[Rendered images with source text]
..........

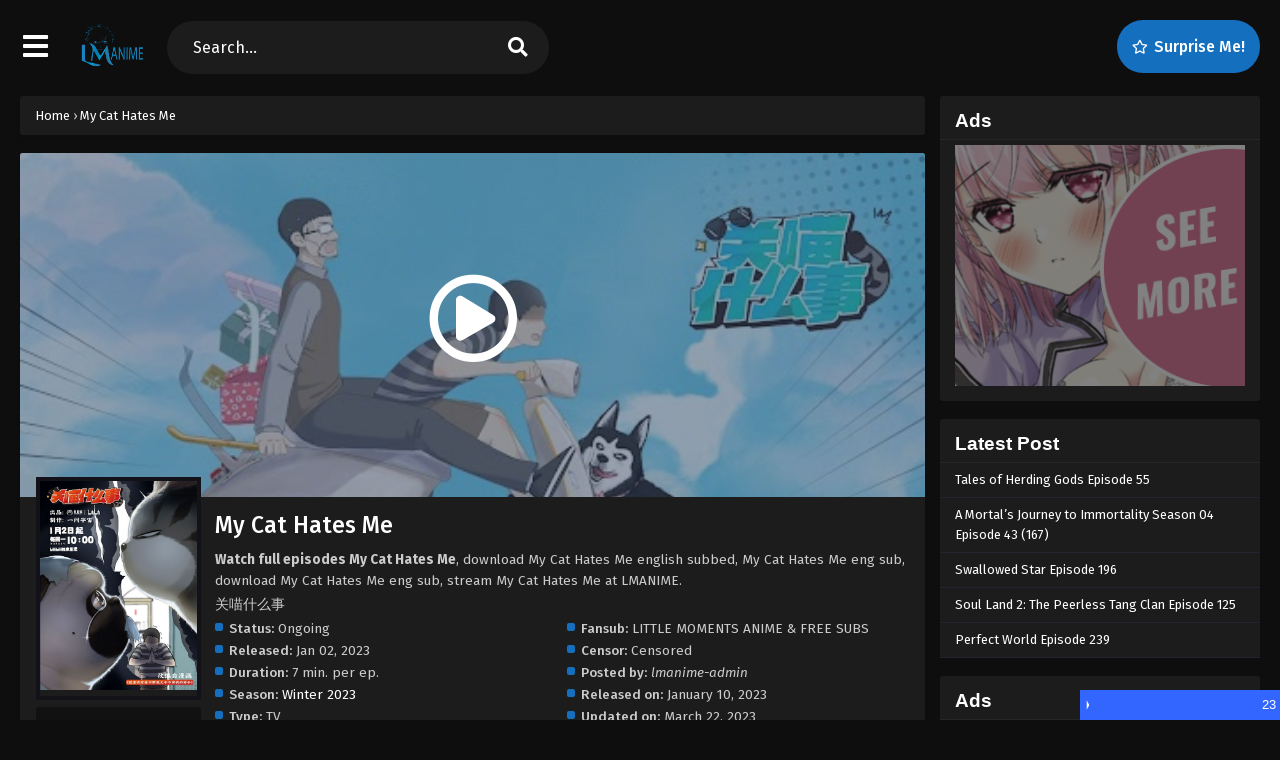

--- FILE ---
content_type: text/html; charset=utf-8
request_url: https://www.google.com/recaptcha/api2/aframe
body_size: 268
content:
<!DOCTYPE HTML><html><head><meta http-equiv="content-type" content="text/html; charset=UTF-8"></head><body><script nonce="VH8ctEqHyCR4I2zWHqDbpQ">/** Anti-fraud and anti-abuse applications only. See google.com/recaptcha */ try{var clients={'sodar':'https://pagead2.googlesyndication.com/pagead/sodar?'};window.addEventListener("message",function(a){try{if(a.source===window.parent){var b=JSON.parse(a.data);var c=clients[b['id']];if(c){var d=document.createElement('img');d.src=c+b['params']+'&rc='+(localStorage.getItem("rc::a")?sessionStorage.getItem("rc::b"):"");window.document.body.appendChild(d);sessionStorage.setItem("rc::e",parseInt(sessionStorage.getItem("rc::e")||0)+1);localStorage.setItem("rc::h",'1768378578866');}}}catch(b){}});window.parent.postMessage("_grecaptcha_ready", "*");}catch(b){}</script></body></html>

..........

▶ **Work required**: Output each entry shown above exactly as it stands, with all pictures removed.

▶ **Reply**:
--- FILE ---
content_type: text/html; charset=utf-8
request_url: https://www.google.com/recaptcha/api2/aframe
body_size: 268
content:
<!DOCTYPE HTML><html><head><meta http-equiv="content-type" content="text/html; charset=UTF-8"></head><body><script nonce="VH8ctEqHyCR4I2zWHqDbpQ">/** Anti-fraud and anti-abuse applications only. See google.com/recaptcha */ try{var clients={'sodar':'https://pagead2.googlesyndication.com/pagead/sodar?'};window.addEventListener("message",function(a){try{if(a.source===window.parent){var b=JSON.parse(a.data);var c=clients[b['id']];if(c){var d=document.createElement('img');d.src=c+b['params']+'&rc='+(localStorage.getItem("rc::a")?sessionStorage.getItem("rc::b"):"");window.document.body.appendChild(d);sessionStorage.setItem("rc::e",parseInt(sessionStorage.getItem("rc::e")||0)+1);localStorage.setItem("rc::h",'1768378578866');}}}catch(b){}});window.parent.postMessage("_grecaptcha_ready", "*");}catch(b){}</script></body></html>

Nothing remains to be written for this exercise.